[Opening SOURCE INFORMATION section]

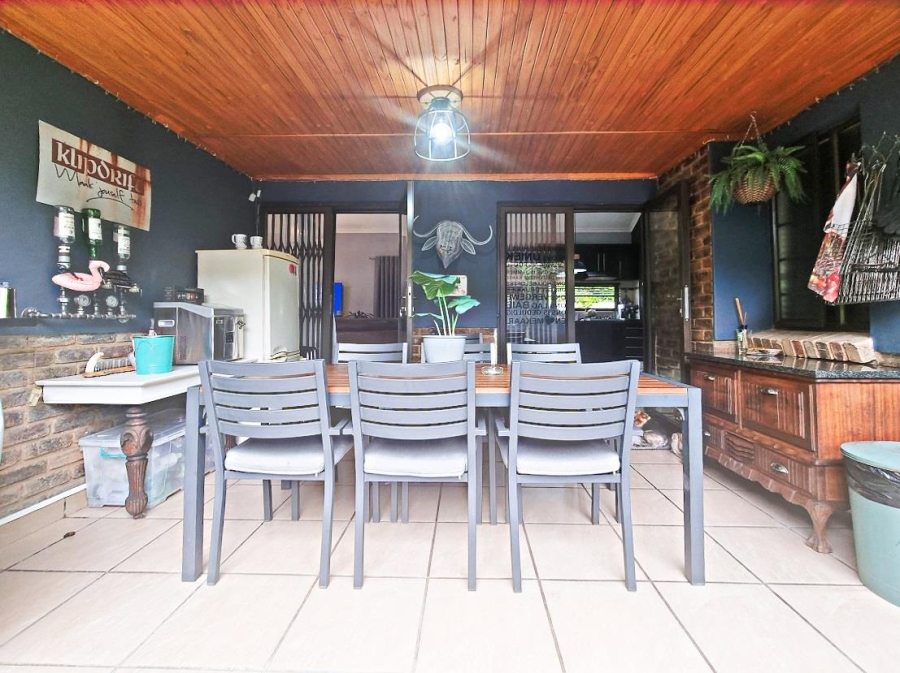 3 Bedroom Property for Sale in Olympus AH Gauteng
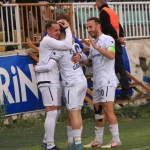 tff-3-lig-belediye-derincespor-8-sile-yildizspor-0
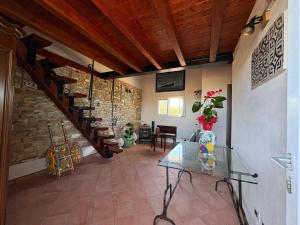 SELINUNTHIA Country House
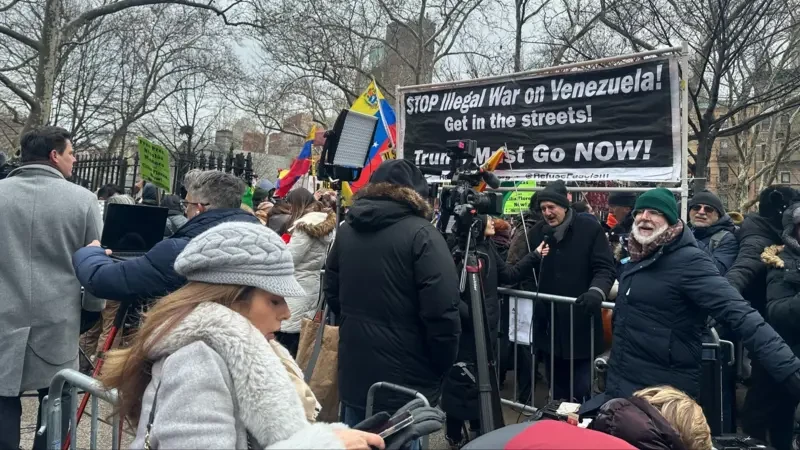 news-2026-01-05-192702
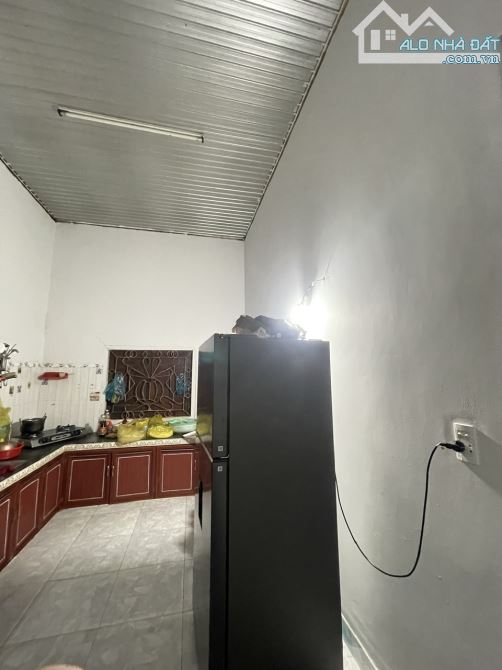 Đường H thôn 3 cưbua mặt tiền tới 6m giá chỉ #1tỷ890 (bớt lộc) - 4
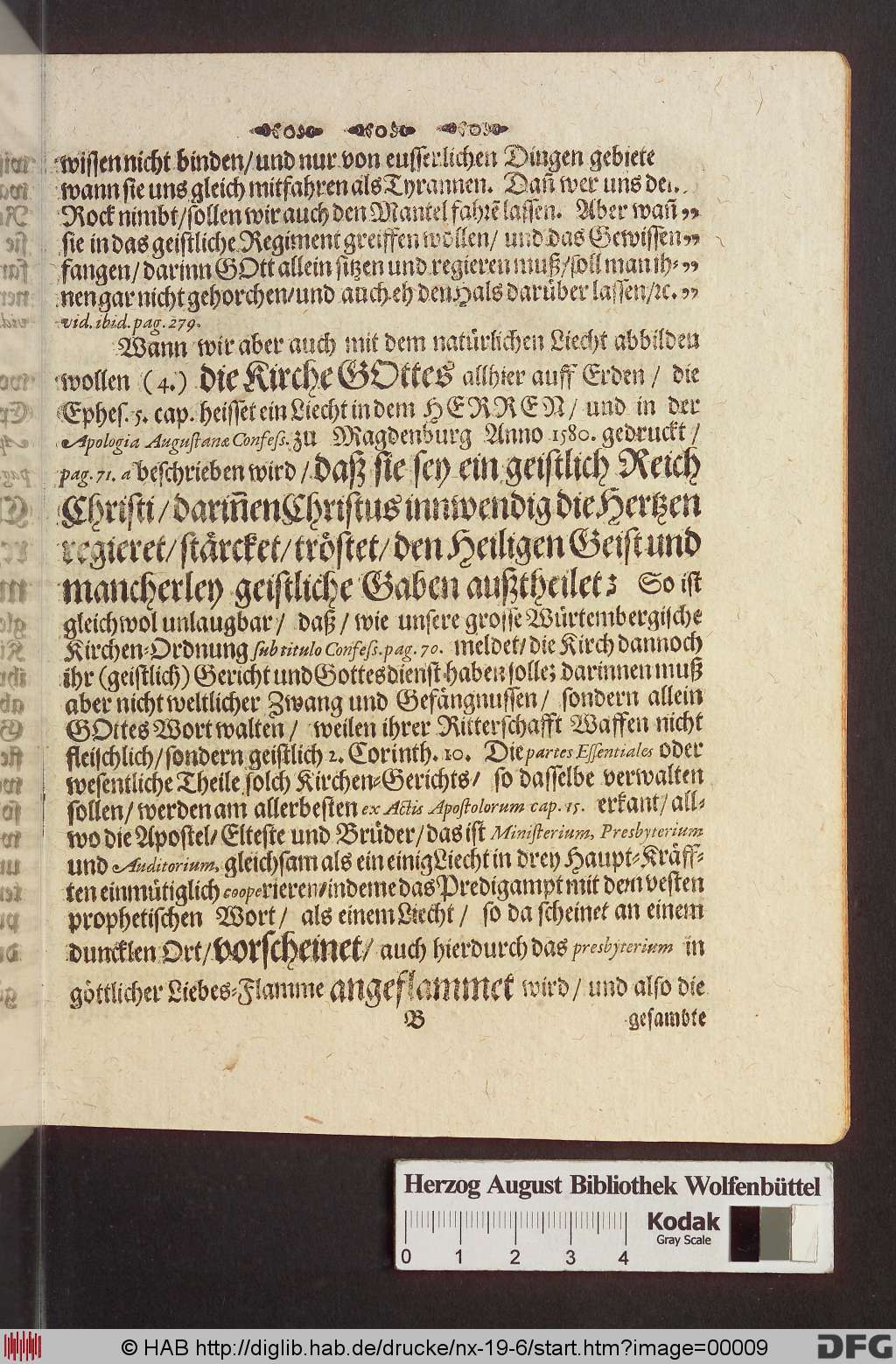 http://diglib.hab.de/drucke/nx-19-6/00009.jpg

[Closing SOURCE INFORMATION section]

**WHAT THE TASK ASKS**
Give back the whole listing exactly, without pictures.

**EXPECTED ANSWER**
 3 Bedroom Property for Sale in Olympus AH Gauteng
 tff-3-lig-belediye-derincespor-8-sile-yildizspor-0
 SELINUNTHIA Country House
 news-2026-01-05-192702
 Đường H thôn 3 cưbua mặt tiền tới 6m giá chỉ #1tỷ890 (bớt lộc) - 4
 http://diglib.hab.de/drucke/nx-19-6/00009.jpg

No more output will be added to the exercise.